Goal A
Please answer these about the Easter egg hunt post:
(i) About how many eggs were there in total?
(ii) How many eggs did the friend's son find?
(iii) What is verbal bullying called when it is done online?
Goal B
Duplicate the Easter egg hunt post between "My friend and I" and "they had said.", inclusive.

Sunday, April 04, 2010

By Clara Middleton


Yesterday I was at a picnic Easter egg hunt. A friend of mine, the mother of a ten-year old boy, came up to me at some point very upset. She showed me these slips of paper that were placed inside eggs by a group of girls – two sisters and a toady – and thrown at her son:



My friend and I talked to her son, the girls, and other kids who had seen what had happened.  The story as we gathered was this: The group of girls had had a head start and collected almost all the eggs, which were about thirty. Most other kids had just walked away while my friend’s son had insisted on collecting his share and had found only five. He had objected to the girls and they had taunted and made fun of him. He in turn had gotten angry and chased them telling them that he would give them a black eye. They had run away, taunting him some more from a distance. He had cried out of frustration and said that they should apologize to him. Then the girls had placed these notes inside empty eggs and thrown them at him. “Here’s your apology,” they had said.


To update this site I look at a great deal of news items about children. Because of my son’s situation I have also been doing research on bullying. What I have found is that verbal bullying – cyber bullying when it is done online – is a very serious and widespread violence that younger and younger children are inflicting on each other. This violence is driving kids and teenagers to suicide. This is terribly serious. The messages that were put inside the eggs for my friend’s son are exactly the kind of things kids say to each other to inflict utmost hurt. And just like it happened with this boy, there are usually a group of kids who band together and attack one kid. (Look at this story, for example.)

Rows

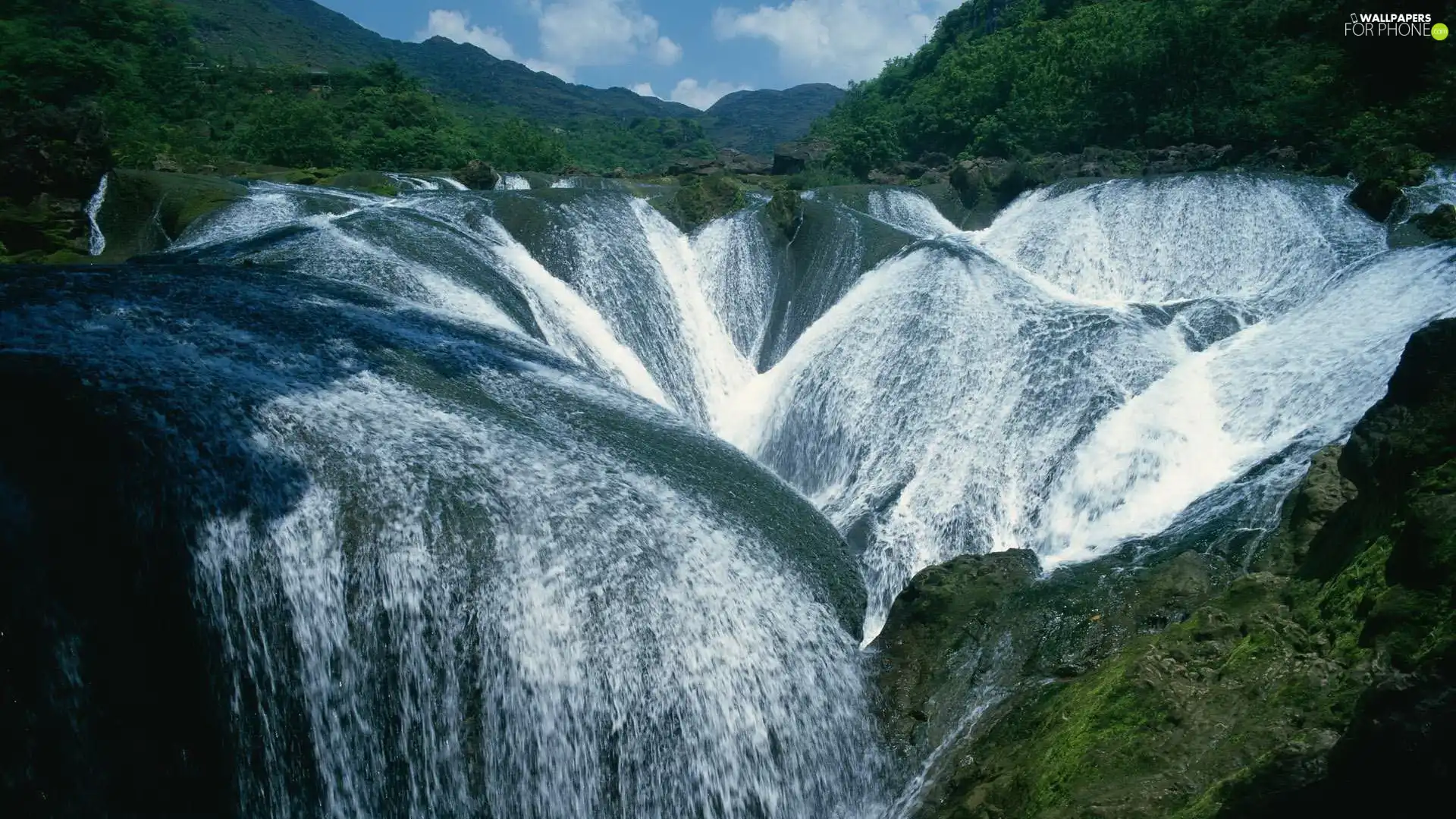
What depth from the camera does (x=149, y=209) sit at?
45.2 ft

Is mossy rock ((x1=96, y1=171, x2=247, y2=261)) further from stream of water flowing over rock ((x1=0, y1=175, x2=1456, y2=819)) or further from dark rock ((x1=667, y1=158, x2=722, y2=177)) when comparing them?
dark rock ((x1=667, y1=158, x2=722, y2=177))

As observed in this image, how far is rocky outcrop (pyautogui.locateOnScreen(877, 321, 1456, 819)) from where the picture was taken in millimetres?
2732

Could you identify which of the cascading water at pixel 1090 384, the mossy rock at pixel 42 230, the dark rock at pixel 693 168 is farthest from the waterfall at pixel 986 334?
the dark rock at pixel 693 168

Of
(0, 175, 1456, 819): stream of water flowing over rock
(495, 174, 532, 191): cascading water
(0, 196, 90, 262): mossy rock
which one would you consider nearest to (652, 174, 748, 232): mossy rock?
(0, 175, 1456, 819): stream of water flowing over rock

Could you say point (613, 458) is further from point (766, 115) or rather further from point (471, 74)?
point (766, 115)

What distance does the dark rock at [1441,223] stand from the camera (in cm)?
1173

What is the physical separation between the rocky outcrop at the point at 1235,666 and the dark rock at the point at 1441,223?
789 centimetres

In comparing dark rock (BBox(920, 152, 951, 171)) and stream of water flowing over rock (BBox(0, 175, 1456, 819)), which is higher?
dark rock (BBox(920, 152, 951, 171))

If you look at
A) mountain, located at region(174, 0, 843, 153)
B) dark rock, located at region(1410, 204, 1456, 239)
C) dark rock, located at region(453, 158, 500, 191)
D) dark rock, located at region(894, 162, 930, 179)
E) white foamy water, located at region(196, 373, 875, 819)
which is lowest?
white foamy water, located at region(196, 373, 875, 819)

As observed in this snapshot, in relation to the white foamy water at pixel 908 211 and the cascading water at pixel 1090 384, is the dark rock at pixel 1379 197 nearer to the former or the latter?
the cascading water at pixel 1090 384

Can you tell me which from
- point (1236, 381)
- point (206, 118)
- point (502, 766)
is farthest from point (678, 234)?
point (206, 118)

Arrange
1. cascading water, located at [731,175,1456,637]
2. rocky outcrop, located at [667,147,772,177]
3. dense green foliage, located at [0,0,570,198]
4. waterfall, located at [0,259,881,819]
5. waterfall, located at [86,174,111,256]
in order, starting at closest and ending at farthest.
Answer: waterfall, located at [0,259,881,819] → cascading water, located at [731,175,1456,637] → waterfall, located at [86,174,111,256] → dense green foliage, located at [0,0,570,198] → rocky outcrop, located at [667,147,772,177]

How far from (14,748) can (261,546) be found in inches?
52.2

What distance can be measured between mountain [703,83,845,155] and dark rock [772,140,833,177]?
80.4 m
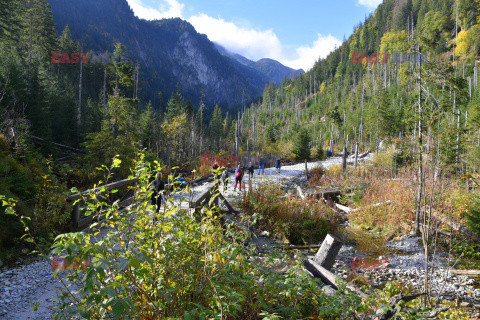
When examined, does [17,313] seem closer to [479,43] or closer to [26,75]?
[26,75]

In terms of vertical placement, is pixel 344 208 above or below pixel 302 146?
below

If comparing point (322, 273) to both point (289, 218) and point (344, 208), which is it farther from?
point (344, 208)

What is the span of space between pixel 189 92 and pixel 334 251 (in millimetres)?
165096

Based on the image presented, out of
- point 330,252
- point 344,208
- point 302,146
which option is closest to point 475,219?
point 344,208

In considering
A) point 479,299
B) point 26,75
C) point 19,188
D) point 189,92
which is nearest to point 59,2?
point 189,92

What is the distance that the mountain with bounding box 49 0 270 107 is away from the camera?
109 m

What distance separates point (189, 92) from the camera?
159m

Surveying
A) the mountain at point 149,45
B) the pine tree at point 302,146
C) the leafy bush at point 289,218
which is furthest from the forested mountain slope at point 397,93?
the mountain at point 149,45

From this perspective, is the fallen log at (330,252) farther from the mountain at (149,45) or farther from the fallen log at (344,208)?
the mountain at (149,45)

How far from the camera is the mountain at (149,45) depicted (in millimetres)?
109050

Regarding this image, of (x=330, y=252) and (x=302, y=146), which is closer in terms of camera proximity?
(x=330, y=252)

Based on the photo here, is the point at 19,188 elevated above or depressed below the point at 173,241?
below

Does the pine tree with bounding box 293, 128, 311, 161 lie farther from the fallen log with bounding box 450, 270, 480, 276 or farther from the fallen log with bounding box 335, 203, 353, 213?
the fallen log with bounding box 450, 270, 480, 276

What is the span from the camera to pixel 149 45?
531 ft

Final result A
(i) About thirty.
(ii) Five.
(iii) Cyber bullying.

Final result B
My friend and I talked to her son, the girls, and other kids who had seen what had happened.  The story as we gathered was this: The group of girls had had a head start and collected almost all the eggs, which were about thirty. Most other kids had just walked away while my friend’s son had insisted on collecting his share and had found only five. He had objected to the girls and they had taunted and made fun of him. He in turn had gotten angry and chased them telling them that he would give them a black eye. They had run away, taunting him some more from a distance. He had cried out of frustration and said that they should apologize to him. Then the girls had placed these notes inside empty eggs and thrown them at him. “Here’s your apology,” they had said.